Background
Recently my lab invested in GPU computation infrastructure. More specific: two TitanV installed in a standard server machine. Currently the machine is running a not at all configured Windows Server. Everyone from my lab can login and do whatever they want. From time to time it happens that the machine is completely useless for others, because someone accidentally occupied all available memory.
Since ML is growing here. I am looking for a better way to make use of our infrastucture.
Requierments
- Multi-user. PhDs and students should be able to run their tasks.
- Job queue or scheduling (preferably something like time-sliced scheduling)
- Dynamic allocation of resources. If a single task is running it is ok to utilize the whole memory, but as soon as a secound one is started they should share the resources.
- Easy / Remote job submission: Maybe a webpage?
What I tried so far
I have a small test setup (consumer PC with GTX 1070) for experimenting. My internet research pointed me to SLURM and Kubernetes.
First of all I like the idea of a cluster management system, since it offers the option to extend the infrastructure in future.
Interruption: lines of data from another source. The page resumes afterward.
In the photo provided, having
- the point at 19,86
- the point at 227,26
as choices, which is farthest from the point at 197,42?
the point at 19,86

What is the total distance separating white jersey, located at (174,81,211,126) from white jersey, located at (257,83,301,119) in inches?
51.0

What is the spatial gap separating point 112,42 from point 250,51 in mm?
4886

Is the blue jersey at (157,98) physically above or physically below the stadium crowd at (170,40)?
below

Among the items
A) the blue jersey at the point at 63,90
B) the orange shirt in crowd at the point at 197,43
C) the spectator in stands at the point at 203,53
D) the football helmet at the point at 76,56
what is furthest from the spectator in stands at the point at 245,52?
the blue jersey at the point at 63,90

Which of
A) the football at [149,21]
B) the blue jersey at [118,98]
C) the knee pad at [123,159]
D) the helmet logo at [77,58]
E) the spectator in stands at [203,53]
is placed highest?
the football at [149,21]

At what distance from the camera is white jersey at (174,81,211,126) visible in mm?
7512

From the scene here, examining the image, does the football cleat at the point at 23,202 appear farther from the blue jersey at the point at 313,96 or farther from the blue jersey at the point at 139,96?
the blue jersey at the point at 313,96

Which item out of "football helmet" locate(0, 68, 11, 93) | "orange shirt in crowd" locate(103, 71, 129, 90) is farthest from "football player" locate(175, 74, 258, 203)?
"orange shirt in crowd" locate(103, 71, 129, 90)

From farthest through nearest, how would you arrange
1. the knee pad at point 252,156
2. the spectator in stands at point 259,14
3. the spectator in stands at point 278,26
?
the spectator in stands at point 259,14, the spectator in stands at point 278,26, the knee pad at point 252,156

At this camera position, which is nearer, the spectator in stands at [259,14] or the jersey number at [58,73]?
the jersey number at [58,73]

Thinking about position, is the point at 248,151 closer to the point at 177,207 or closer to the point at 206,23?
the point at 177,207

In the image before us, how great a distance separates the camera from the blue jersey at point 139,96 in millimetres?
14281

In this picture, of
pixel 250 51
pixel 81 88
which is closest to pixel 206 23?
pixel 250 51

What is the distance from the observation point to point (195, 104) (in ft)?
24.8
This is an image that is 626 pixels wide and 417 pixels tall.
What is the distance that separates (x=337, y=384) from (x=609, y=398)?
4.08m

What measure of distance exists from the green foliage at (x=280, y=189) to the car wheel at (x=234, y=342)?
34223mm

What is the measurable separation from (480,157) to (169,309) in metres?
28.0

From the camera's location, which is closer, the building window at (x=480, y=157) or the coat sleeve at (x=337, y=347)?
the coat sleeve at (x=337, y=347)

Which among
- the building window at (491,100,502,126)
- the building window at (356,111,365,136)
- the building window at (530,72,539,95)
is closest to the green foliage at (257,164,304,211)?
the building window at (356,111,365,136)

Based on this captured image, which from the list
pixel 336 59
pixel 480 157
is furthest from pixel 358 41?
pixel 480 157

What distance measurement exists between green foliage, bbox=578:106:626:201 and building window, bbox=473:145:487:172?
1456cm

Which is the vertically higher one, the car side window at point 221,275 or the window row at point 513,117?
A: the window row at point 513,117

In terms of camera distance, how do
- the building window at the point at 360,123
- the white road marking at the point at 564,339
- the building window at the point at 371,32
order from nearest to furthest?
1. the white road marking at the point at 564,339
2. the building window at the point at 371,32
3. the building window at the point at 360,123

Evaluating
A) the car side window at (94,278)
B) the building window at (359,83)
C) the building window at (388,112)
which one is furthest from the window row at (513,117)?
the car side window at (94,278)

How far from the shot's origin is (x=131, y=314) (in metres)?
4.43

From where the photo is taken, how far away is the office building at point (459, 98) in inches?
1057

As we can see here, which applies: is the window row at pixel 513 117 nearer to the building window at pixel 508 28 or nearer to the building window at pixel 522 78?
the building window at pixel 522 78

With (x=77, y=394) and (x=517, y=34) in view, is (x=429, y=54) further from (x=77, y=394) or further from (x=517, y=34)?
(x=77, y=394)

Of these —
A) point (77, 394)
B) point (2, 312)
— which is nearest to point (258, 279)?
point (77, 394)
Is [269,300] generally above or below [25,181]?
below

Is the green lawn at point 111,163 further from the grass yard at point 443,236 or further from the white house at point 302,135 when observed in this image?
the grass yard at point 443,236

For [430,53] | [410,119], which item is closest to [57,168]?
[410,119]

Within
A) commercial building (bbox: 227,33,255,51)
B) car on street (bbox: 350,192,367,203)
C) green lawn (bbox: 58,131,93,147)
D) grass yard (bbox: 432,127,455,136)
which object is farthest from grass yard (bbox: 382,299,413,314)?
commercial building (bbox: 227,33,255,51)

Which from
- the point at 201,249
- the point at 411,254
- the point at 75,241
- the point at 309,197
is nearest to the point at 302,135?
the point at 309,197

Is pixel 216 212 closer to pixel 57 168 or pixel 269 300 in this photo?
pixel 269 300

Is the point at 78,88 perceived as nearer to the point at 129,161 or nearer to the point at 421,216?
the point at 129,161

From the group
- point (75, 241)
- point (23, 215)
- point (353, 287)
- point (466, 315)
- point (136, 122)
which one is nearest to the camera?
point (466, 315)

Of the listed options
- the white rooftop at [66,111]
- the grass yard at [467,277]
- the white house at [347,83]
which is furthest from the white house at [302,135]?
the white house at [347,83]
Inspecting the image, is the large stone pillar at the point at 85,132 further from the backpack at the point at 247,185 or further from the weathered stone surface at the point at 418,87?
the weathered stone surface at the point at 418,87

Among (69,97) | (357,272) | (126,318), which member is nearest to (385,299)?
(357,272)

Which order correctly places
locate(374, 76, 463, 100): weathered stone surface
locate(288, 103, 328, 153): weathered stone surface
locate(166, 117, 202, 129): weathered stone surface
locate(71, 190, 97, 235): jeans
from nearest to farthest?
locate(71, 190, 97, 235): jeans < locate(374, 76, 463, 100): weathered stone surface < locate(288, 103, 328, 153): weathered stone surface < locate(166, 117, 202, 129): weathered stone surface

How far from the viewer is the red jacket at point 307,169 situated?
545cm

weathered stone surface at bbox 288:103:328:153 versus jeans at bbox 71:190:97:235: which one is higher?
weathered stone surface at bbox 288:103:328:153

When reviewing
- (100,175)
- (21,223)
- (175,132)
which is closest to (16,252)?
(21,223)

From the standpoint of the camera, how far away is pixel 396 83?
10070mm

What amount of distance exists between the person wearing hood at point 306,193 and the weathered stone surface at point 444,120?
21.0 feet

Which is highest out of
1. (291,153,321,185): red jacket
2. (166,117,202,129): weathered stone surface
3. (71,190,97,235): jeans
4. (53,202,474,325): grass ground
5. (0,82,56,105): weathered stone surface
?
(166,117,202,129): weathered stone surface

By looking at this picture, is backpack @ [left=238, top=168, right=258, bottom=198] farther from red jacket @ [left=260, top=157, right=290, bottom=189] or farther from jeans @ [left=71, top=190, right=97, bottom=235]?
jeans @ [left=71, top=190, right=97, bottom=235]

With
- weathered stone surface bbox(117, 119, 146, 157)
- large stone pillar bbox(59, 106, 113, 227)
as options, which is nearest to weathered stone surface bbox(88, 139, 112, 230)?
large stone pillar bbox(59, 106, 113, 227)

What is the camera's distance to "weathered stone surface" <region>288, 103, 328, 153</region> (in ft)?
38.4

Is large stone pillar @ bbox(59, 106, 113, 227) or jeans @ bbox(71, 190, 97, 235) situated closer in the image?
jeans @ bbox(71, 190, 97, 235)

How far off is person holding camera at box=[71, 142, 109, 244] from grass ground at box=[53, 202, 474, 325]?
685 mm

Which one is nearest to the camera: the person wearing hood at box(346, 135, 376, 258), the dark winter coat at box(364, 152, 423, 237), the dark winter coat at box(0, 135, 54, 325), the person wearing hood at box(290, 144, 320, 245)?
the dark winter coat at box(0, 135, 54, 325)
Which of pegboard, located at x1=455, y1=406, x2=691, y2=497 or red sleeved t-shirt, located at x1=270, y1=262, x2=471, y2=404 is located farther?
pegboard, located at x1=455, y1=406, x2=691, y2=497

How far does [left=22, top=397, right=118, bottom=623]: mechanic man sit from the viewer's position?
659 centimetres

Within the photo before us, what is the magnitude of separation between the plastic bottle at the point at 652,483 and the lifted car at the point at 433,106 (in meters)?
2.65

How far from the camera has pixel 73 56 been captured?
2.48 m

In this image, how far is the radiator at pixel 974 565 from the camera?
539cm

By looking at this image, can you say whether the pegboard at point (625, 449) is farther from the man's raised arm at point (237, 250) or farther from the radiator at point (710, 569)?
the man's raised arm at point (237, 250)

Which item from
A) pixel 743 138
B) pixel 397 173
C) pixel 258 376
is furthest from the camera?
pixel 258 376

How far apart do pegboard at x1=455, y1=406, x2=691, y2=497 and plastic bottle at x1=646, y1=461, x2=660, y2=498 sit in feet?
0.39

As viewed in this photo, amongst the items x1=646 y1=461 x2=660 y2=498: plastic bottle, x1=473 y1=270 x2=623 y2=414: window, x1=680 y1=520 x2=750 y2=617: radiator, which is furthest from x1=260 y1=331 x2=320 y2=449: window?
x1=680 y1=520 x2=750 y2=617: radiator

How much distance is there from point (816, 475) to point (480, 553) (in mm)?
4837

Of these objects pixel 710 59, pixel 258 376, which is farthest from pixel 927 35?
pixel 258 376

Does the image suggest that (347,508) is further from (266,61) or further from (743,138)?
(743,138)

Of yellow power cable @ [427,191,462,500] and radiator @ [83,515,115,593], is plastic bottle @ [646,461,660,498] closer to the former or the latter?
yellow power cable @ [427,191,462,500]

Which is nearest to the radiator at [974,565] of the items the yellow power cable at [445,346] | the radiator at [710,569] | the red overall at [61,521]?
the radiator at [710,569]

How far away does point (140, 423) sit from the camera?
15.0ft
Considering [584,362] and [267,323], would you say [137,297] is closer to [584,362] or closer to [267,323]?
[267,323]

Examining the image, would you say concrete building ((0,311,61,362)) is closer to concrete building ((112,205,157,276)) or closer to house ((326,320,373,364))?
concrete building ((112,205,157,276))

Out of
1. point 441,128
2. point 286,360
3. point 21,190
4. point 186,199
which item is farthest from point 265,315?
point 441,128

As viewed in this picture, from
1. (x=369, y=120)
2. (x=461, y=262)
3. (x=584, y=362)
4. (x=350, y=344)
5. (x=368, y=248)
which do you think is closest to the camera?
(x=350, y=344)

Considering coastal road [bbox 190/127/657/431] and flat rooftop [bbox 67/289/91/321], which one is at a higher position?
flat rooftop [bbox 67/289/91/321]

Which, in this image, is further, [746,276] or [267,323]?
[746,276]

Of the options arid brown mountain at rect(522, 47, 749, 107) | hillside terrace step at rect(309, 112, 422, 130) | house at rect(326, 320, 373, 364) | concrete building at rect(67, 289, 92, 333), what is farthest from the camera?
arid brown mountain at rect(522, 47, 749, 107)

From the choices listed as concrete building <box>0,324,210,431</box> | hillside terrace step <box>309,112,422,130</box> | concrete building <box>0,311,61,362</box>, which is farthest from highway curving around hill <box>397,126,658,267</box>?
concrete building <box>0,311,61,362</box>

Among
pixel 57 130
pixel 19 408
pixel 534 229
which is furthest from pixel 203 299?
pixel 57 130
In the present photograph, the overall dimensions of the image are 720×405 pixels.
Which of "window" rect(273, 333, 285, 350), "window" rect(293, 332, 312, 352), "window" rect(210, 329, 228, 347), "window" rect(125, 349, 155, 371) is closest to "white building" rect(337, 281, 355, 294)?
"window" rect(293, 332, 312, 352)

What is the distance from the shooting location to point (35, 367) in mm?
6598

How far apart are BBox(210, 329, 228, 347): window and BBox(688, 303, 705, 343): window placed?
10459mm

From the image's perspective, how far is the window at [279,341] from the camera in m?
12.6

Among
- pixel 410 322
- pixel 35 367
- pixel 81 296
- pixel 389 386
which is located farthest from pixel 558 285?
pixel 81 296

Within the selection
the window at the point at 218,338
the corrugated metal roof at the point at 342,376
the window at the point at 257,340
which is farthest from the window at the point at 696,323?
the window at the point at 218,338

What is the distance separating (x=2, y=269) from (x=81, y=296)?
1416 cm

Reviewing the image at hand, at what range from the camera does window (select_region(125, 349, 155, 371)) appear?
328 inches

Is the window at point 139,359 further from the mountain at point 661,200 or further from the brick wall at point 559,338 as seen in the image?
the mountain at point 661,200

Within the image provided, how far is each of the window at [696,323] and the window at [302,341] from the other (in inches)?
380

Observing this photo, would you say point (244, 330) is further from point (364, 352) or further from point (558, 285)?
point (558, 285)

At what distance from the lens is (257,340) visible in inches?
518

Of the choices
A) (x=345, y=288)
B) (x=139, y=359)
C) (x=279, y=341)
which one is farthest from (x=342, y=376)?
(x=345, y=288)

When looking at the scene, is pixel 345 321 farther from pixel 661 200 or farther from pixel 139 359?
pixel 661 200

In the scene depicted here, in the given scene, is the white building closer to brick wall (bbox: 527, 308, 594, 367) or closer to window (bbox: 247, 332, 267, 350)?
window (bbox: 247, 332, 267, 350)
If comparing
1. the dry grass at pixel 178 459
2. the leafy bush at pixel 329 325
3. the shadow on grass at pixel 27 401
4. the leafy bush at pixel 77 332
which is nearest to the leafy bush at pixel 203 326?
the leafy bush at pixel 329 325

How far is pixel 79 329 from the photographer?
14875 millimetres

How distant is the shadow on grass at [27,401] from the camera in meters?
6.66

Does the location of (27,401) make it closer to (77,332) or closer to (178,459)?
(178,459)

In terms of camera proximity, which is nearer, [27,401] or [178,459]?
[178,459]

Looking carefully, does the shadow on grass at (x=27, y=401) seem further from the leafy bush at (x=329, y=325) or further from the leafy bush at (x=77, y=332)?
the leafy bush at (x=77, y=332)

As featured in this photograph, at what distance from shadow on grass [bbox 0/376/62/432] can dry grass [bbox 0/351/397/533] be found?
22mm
SLURM was fairly easy to setup, but I was not able to setup something like a remote submission or a time-slice scheduling.
In the meanwhile I also tried to work with Kubernetes. To me it offers way more interesting features, above all the containerization. However, all these features makes it more complicated to setup and understand. And again I was not able to build something like a remote submission.
My question
Has someone faced the same problem and can report his/her solution? I have the feeling that Kubernetes is better prepared for the future.
If you need more information, let me know.
Thanks Tim!